10 Requirements for Working at Twitter


So, you want to work for Twitter? Yeah, you and all the other young, hip programmers out there (who didn’t get hired by Tumblr)! Luckily, the team at Twitter HQ has released an adorable (some folks, meaner than us, might call it “twee”) recruitment video. Because it doesn’t exactly make job requirements clear, we’ve decided to give potential applicants a leg up on the hiring process by reading between the lines of this listing in video form. Watch the video after the jump and follow along as we give you the inside scoop on how to score a position at Twitter.

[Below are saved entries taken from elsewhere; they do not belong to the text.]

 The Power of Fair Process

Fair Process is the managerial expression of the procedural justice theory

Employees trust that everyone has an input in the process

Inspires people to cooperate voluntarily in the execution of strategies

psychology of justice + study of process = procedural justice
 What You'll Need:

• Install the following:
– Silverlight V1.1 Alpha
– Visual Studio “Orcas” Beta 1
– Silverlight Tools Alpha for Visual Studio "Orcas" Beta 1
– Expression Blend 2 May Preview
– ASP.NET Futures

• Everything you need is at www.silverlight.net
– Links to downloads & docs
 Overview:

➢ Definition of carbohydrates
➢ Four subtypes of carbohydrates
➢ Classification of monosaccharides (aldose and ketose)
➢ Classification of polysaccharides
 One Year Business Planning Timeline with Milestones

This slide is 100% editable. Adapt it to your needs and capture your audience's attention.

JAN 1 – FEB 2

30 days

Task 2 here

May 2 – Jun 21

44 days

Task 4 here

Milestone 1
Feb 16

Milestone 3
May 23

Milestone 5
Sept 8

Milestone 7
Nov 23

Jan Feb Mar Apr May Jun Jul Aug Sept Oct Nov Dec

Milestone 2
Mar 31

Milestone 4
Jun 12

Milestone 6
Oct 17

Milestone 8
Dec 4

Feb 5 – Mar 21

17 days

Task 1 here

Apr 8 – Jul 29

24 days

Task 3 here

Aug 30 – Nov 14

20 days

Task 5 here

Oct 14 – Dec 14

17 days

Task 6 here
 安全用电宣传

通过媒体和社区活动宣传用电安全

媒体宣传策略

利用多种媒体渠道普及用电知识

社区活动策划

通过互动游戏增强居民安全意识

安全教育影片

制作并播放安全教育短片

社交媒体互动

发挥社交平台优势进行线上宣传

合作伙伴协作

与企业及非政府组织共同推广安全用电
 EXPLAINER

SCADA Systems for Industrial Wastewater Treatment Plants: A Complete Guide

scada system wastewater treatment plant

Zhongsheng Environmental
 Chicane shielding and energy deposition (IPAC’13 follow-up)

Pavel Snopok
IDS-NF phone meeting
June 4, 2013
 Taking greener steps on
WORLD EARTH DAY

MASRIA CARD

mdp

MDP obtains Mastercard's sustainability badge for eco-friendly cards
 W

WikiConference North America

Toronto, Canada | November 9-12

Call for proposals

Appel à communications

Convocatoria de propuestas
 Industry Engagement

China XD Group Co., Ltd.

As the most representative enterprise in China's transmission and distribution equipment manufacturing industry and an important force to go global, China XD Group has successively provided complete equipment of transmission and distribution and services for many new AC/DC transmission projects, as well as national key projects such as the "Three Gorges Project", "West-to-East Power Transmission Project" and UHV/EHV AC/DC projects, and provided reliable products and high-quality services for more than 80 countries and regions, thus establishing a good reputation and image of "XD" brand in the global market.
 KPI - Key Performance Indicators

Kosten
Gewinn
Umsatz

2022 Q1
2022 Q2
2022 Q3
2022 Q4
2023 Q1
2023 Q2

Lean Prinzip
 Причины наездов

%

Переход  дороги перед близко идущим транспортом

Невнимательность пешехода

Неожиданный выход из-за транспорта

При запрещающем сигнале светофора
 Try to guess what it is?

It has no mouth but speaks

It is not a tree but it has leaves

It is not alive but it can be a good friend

1. Must be a Wes Anderson fan. This is non-negotiable. Bonus points for understanding obscure Rushmore references and the ability to utter the sentence “My family kind of reminds me of the Tenenbaums” without a trace of irony.

2. Must be under the age of 30 — because we don’t want anyone throwing their back out on the double human pyramid.

3. Preferred male accessories: Sweatshirts with the hood pulled over head, nerd-chic glasses, stubble/full-on beard.

4. Preferred female accessories: Sunglasses indoors, watering cans, sweaters stitched to look like baseballs — basically anything that screams “Manic Pixie Dream Girl.”

5. Must find handmade, lo-fi, and/or non-digital media charming and quaint.

6. Must respond well to post-feminist “pimp” humor, however subtle.

7. Must have ironic appreciation for the trappings of yuppie life.

8. Ideal candidates: men who enjoy nerdy pastimes and the women who love them.

9. Must demonstrate interests in semi-extreme sports.

10. Experience required: Must understand what is funny about command line on screen in the background of this image.